§ Activity: The full listing, minus its pictures, should be printed again exactly as it stands.

§ Exercise data:
________________________________________

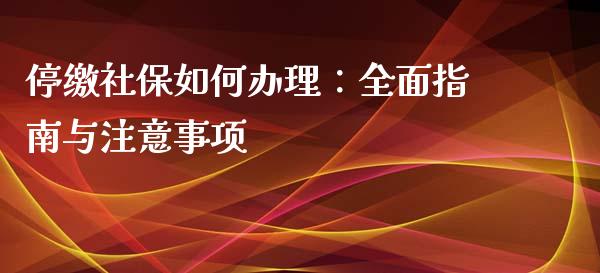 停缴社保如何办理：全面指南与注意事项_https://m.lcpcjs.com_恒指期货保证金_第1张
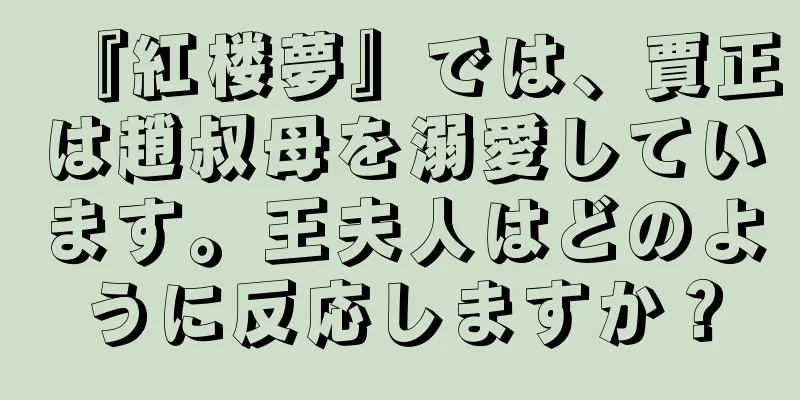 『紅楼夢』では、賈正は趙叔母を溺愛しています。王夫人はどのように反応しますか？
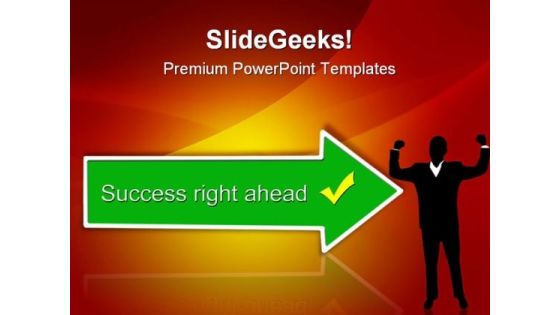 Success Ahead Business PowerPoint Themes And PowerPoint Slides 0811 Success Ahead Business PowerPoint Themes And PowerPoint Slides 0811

________________________________________

§ Your response:
 停缴社保如何办理：全面指南与注意事项_https://m.lcpcjs.com_恒指期货保证金_第1张
 『紅楼夢』では、賈正は趙叔母を溺愛しています。王夫人はどのように反応しますか？
 Success Ahead Business PowerPoint Themes And PowerPoint Slides 0811 Success Ahead Business PowerPoint Themes And PowerPoint Slides 0811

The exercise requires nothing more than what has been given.